Abdurrahman Raşid
Suudi Arabistan’lı gazeteci. Şarku’l Avsat’ın eski genel yayın yönetmeni
TT

Suudi Arabistan milliyetçiliğinin sorunu

Dünyadaki tüm ülkeler vatandaşlık inşa eder ve aidiyet ruhunu geliştirir. Suudi Arabistan da dün kuruluşunun 94’üncü yıldönümünü kutladı. Onun doğal ve uzun tarihi sınırları, uyumlu kabile ve etnik uzantıları, sürekli ve istikrarlı bir yönetimi olan birleşik bir devlet olduğu sonucuna varmak için haritasına bakmak yeterlidir.

Modern devlet kavramı, eski kabile temelli ve bölgesel devletçiklerden daha karmaşıktır. Farklı şekillerde milletler ve derebeylikler tarih boyunca her zaman var olmuştur. Sınırları ve egemenliği ile modern haliyle devlete gelince, 17. yüzyıldaki Vestfalya Antlaşması'ndan (24 Ekim 1648) itibaren bilinmeye başlamıştır. Bu anlaşma, ulus-devletin egemenlik ilkelerini ve uluslararası ilişkileri düzenleyen kuralları oluşturdu ve bunların çoğu günümüzde de geçerliliğini korumaktadır.

▶ Veri kümesi kesiti:

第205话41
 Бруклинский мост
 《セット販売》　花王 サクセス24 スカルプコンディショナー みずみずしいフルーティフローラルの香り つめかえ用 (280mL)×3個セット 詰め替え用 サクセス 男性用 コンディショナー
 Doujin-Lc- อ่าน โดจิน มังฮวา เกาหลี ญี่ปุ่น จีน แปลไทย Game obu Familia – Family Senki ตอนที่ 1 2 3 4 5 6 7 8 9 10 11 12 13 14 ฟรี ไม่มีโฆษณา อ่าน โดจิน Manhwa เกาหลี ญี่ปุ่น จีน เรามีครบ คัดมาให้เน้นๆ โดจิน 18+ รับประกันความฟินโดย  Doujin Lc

▶ Alıştırma: Yukarıdaki Suudi Arabistan milliyetçiliği yazısında "Suudi Arabistan milliyetçiliğinin" sözleriyle başlayan yerden aşağıda "de geçerliliğini korumaktadır." sözlerine kadar uzanan bölümün tamamını hiç değiştirmeden yazın.

▶ Görev çözümü:
Suudi Arabistan milliyetçiliğinin sorunu

Dünyadaki tüm ülkeler vatandaşlık inşa eder ve aidiyet ruhunu geliştirir. Suudi Arabistan da dün kuruluşunun 94’üncü yıldönümünü kutladı. Onun doğal ve uzun tarihi sınırları, uyumlu kabile ve etnik uzantıları, sürekli ve istikrarlı bir yönetimi olan birleşik bir devlet olduğu sonucuna varmak için haritasına bakmak yeterlidir.

Modern devlet kavramı, eski kabile temelli ve bölgesel devletçiklerden daha karmaşıktır. Farklı şekillerde milletler ve derebeylikler tarih boyunca her zaman var olmuştur. Sınırları ve egemenliği ile modern haliyle devlete gelince, 17. yüzyıldaki Vestfalya Antlaşması'ndan (24 Ekim 1648) itibaren bilinmeye başlamıştır. Bu anlaşma, ulus-devletin egemenlik ilkelerini ve uluslararası ilişkileri düzenleyen kuralları oluşturdu ve bunların çoğu günümüzde de geçerliliğini korumaktadır.